Make an exact copy of every entry below, with the pictures left out.

Collected data entries:
=== Begin Enclosure ===

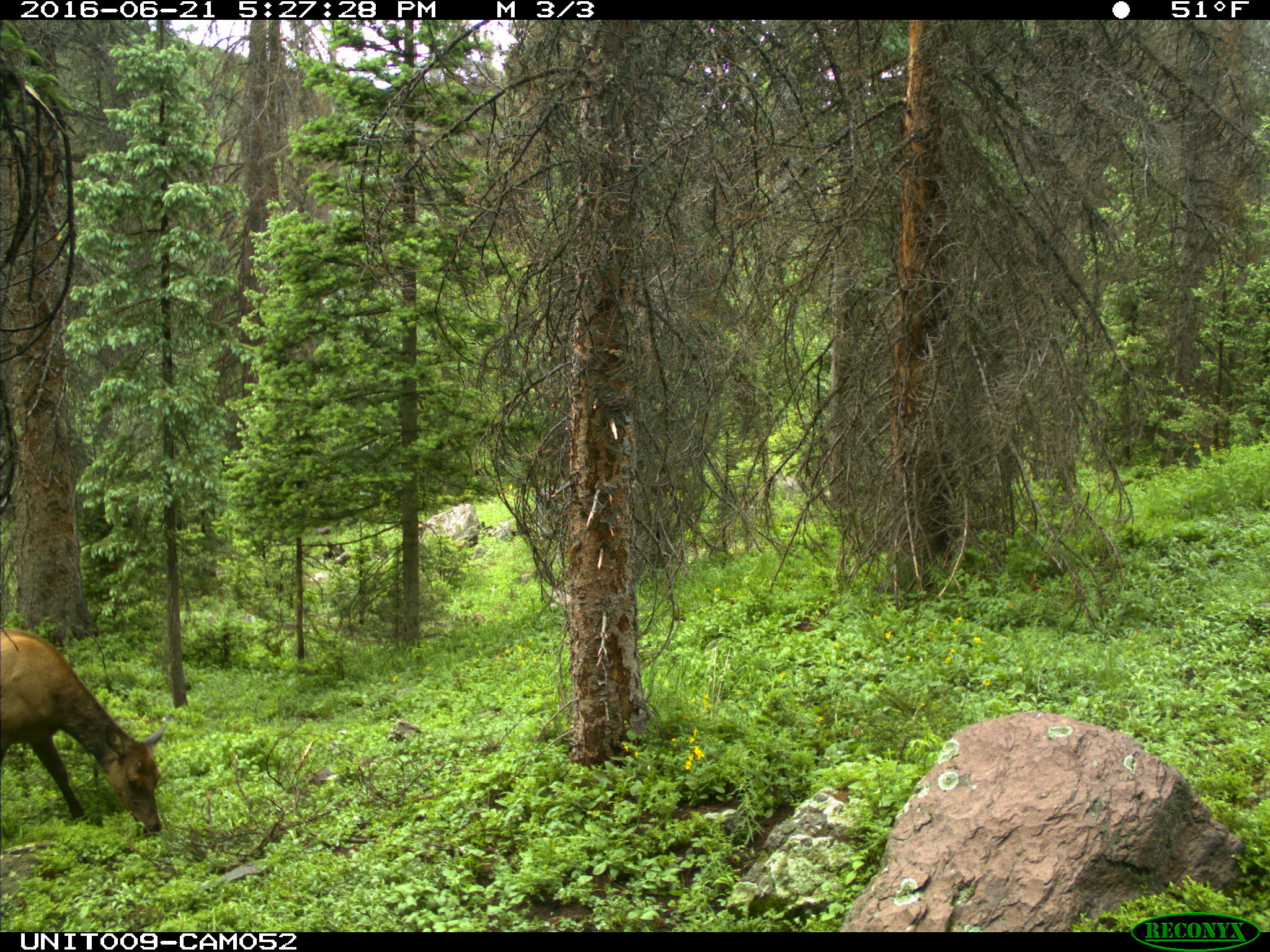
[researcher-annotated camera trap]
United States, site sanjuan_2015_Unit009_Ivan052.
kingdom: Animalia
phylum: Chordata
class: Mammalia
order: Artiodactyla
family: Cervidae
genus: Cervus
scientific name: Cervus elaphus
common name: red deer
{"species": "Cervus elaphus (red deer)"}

=== End Enclosure ===

RESPONSE
[researcher-annotated camera trap]
United States, site sanjuan_2015_Unit009_Ivan052.
kingdom: Animalia
phylum: Chordata
class: Mammalia
order: Artiodactyla
family: Cervidae
genus: Cervus
scientific name: Cervus elaphus
common name: red deer
{"species": "Cervus elaphus (red deer)"}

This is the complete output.